So You Want Your Alternative Wedding or Elopement Published? Read This First.
- Courtney Specht

- 2 days ago
- 3 min read
Updated: 2 days ago

If you’re here, chances are you had (or are planning) a wedding or elopement that didn’t fit the template. Maybe you wore black, eloped in a tattoo shop, used taxidermy as decor or had a mosh pit instead of a slow dance. You created a day that felt like you, and now you’d love to see it featured on Rock n Roll Bride, Dancing With Her, Quirky Weddings UK, Weird Wild Wed or another alternative publication.
First off, I get it. As an alternative wedding photographer and elopement planner, I live in this space. And trust me, wanting to submit your wedding for publication doesn’t make you shallow, braggy or attention-seeking. You poured your heart, energy and identity into something meaningful and wildly personal. Wanting to share that is human.
But there are some things that couples rarely hear about the publication world, and knowing them upfront will make the process smoother, less emotional and much less confusing.
1. Submissions Are Best Done by a Wedding Industry Professional

This is a big one.
Most publications strongly prefer — and in some cases only accept — submissions from:
The photographer (ideally)
The wedding planner
A venue or vendor with editorial experience
Why?
Because the submission process isn’t just “send photos.” It includes:
Image sequencing
Storytelling structure
Vendor credits
Detail descriptions
Consistency in file sizing, resolution, and delivery format
Professionals already know how to do this and how to present the wedding in a way that meets editorial standards.
So while couples can submit, your chances go up significantly when it comes from someone who understands the process, copyright usage, and editorial expectations.
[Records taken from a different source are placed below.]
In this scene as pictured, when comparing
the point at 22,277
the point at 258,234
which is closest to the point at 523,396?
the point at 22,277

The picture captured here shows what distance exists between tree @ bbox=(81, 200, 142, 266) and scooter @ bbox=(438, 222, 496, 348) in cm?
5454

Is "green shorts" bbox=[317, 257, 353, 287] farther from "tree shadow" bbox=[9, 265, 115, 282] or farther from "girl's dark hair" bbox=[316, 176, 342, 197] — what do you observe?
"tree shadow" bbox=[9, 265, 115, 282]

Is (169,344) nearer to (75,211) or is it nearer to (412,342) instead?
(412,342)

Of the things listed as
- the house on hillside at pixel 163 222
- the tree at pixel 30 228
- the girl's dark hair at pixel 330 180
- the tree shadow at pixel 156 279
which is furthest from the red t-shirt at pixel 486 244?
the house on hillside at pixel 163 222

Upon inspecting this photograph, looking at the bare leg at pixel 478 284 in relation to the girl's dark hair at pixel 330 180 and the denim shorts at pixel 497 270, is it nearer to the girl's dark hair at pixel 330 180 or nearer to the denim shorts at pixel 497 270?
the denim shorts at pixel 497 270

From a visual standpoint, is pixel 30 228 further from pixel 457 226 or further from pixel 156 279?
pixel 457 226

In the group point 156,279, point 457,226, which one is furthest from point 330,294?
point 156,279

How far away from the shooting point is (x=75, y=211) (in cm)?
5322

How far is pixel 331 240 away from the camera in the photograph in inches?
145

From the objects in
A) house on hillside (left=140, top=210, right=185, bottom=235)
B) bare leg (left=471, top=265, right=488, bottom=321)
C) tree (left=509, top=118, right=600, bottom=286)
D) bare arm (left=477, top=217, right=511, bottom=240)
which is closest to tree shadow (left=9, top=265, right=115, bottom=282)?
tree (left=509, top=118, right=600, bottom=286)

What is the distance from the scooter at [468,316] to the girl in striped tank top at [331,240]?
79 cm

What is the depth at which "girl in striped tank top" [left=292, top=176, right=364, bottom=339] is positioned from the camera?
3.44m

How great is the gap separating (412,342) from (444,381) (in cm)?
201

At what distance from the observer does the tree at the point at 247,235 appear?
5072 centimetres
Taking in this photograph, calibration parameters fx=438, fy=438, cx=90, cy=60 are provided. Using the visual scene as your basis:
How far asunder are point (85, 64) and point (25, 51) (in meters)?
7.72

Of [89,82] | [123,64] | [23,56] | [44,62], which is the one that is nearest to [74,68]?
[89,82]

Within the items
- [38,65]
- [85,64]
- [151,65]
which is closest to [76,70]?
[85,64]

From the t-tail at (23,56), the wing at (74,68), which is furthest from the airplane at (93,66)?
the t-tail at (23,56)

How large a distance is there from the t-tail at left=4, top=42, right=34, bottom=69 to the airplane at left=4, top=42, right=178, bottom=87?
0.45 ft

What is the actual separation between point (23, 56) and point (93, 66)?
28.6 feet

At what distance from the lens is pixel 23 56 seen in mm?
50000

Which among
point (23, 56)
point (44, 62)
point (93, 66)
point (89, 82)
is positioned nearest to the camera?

2. Your Wedding May Feel One-of-a-Kind… But Publications See Hundreds Just Like It
This one can sting, but it’s important.
Most couples — especially those in the alternative community — only see a small sample of weddings like theirs through their friends, social feeds or Pinterest searches. Your wedding may feel radically different, and in the context of your life… it was.
But publications receive hundreds of submissions every month from couples who also:
Wore black
Had a courthouse ceremony
Got married in the woods
Eloped with only two guests
Had tattoos, leather jackets, capes, disco balls, broomsticks or roller skates
Your uniqueness matters. It just may not be unique to that publication’s inbox.
3. Photography Quality Matters More Than Anything Else

This is the part nobody wants to hear, but it’s the facts, Jack.
A publication may absolutely love your story, styling, fashion and vibe — but if the photography isn’t up to editorial standards, it won’t be accepted.
This isn’t about whether you love your photos (and you should). It’s about things like:
Color accuracy
Exposure consistency
Sharpness and clarity
Composition and lighting
Storytelling sequencing
Whether the work fits the editorial aesthetic
If being featured is a high priority, choose a photographer known for:
Editorial or publication experience
Strong technical skill
Consistency in all lighting scenarios
Experience submitting to your target publications
Magazines want weddings that visually align with their brand and maintain the quality of their platform.

4. A Rejection Doesn’t Mean Your Wedding Wasn’t Worthy
This part matters most.
If your submission gets declined, it does not mean:
Your day wasn’t special
Your style wasn’t "alternative enough"
You didn’t do something bold or meaningful
Your wedding wasn’t beautiful
It just means it wasn’t the fit for that publication right now.
Editorial calendars change. Aesthetic trends rotate. Diversity standards evolve. Sometimes a story gets declined not because of the wedding, but because the publication already featured something too similar that month.
Your wedding was still unforgettable, emotional, personal and deeply sacred to the people who mattered — including you.
That will always carry more weight than publication.
5. If Publication Matters to You, Communicate Early

If being featured is a top priority, tell your photographer and planner before the wedding day.
That allows us to:
Shoot intentionally with editorial flow in mind
Capture details, flatlays and vendor work thoroughly
Ensure timelines support those shots
Prepare vendors for proper crediting
Create an album that aligns with submission structure
Publication isn’t an afterthought — it’s a strategy.

Final Thought
Your wedding does not need a magazine seal of approval to be extraordinary.
A publication feature is simply a format for storytelling — not a measurement of value.
If you’re featured, that’s exciting. Celebrate it. If you aren’t, it doesn’t lessen a single moment, memory or meaning.
Because the real magic wasn’t the feature — it was the day you lived.